Thursday, September 08, 2011

the feelings that arise

There are two things that lure woodworkers back to the shop and from project to new project. The first is a feedback loop in which we see direct results from what we do.  This is a true gift during a time in which many work without seeing positive results each day's efforts.  For the craftsman, the results can be seen moment by moment as work progresses during each small step. When we are able to mentally and physically connect direct positive results to direct action, we see that we have power, we have control, and we have effect. These direct results are not only in the piece of wood we attempt to shape, or the part of the object we attempt to create, but also in the flow of neuro-hormones developed within the body that stimulate feelings of well-being. The second thing that lures the wood worker back to the shop is the display of the finished work. To see relationship develop between another person and what we have created is a powerful self-affirming effect.

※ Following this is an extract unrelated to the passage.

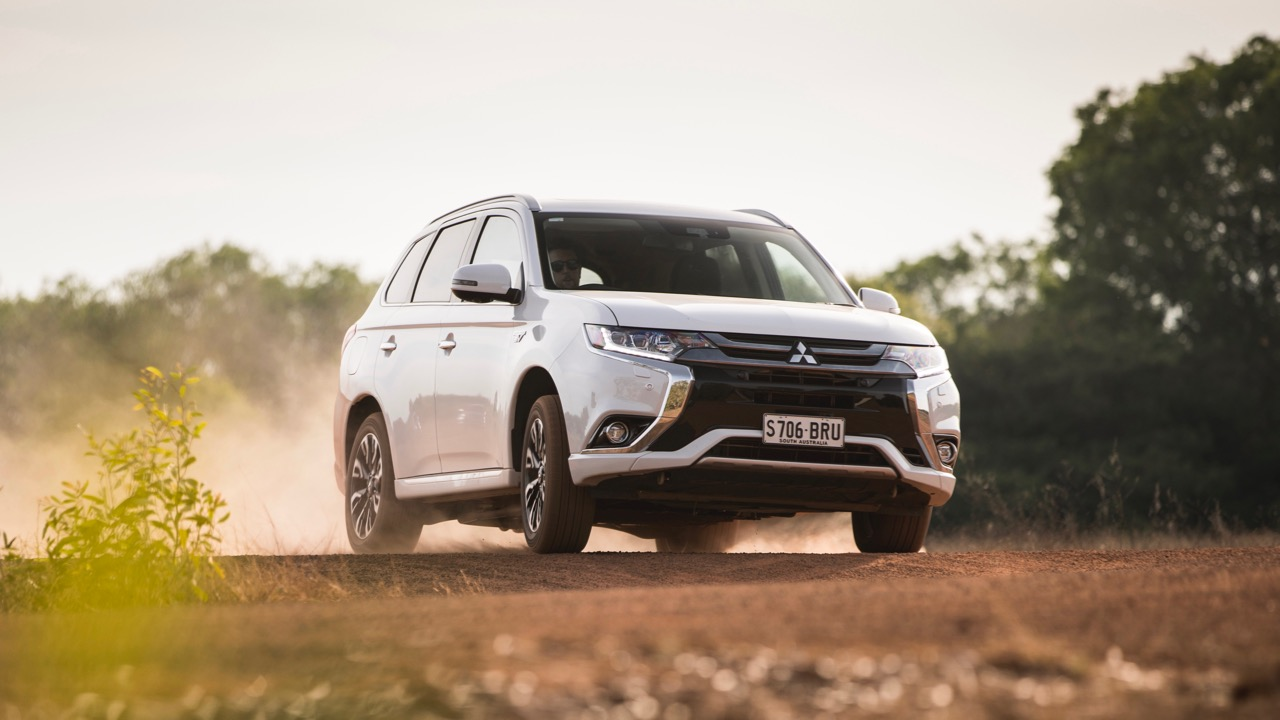 2017 Mitsubishi Outlander PHEV Starlight White Front End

In these two components are the foundation of self-actualization. We most clearly discover ourselves when we are lost in our own creativity, and if we were wanting to create self-actualized human beings as a result of our process of education, we would start children early on the journey of craftsmanship and the arts, developing tangible skills that can be shared with others.  But we seem to have other less practical goals for American education that have nothing to do with the feelings that arise within each child.

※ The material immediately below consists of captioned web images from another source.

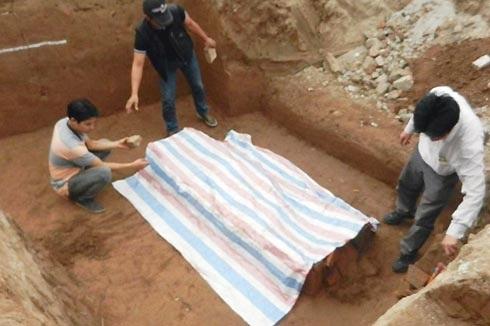Ngôi mộ cổ được các nhà khảo cổ khai quật.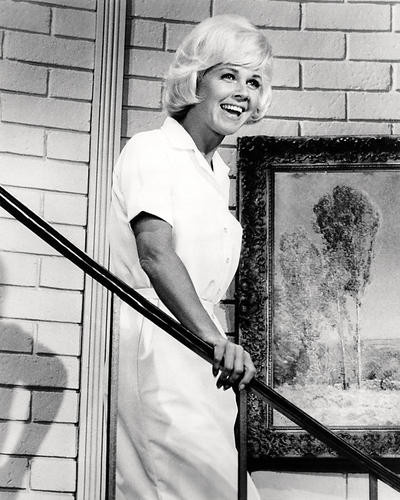 This is an image of Photograph & Poster of Doris Day 197602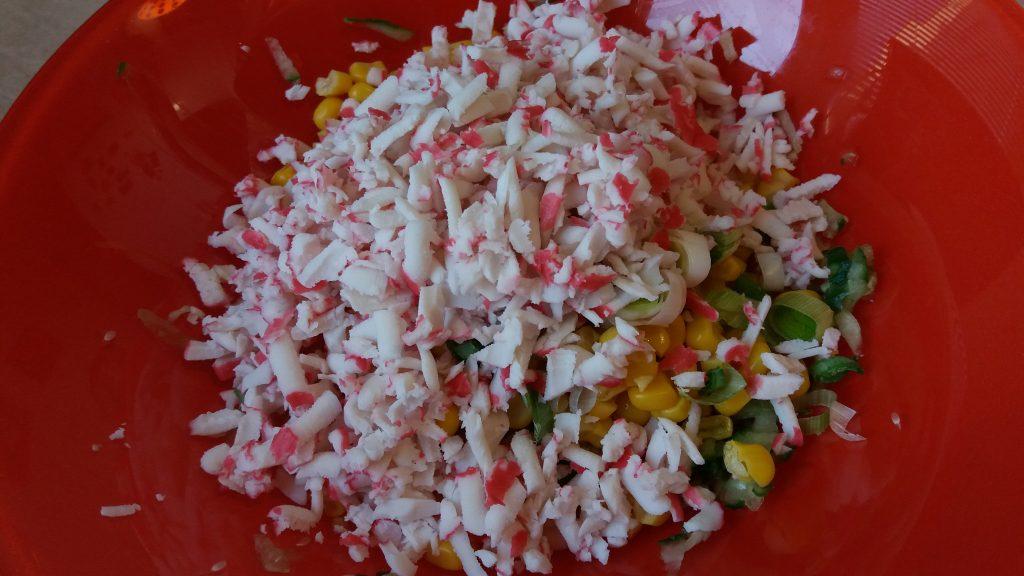 Фото рецепта - Рулетики из лаваша с крабовым салатом - шаг 4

Today in the Clear Spring School woodshop, students in 4th, 5th and 6th grades will be making Costa Rican tree frog musical instruments, and the 10th, 11th and 12th grade students will be making easels to be used in art class.  For your feelings' sake,

Make, fix and create...


  1. Doug,
    Great blog, I've been following it for several weeks now. Having been a parent, and an educator (college English), and a maker (building exhibits at a science center), I find much of what you say really hits home. Please keep it up.

    Jim Dillon

  2. Jim, I'm glad you've found your way to the blog. Thanks for the kind words and for introducing yourself.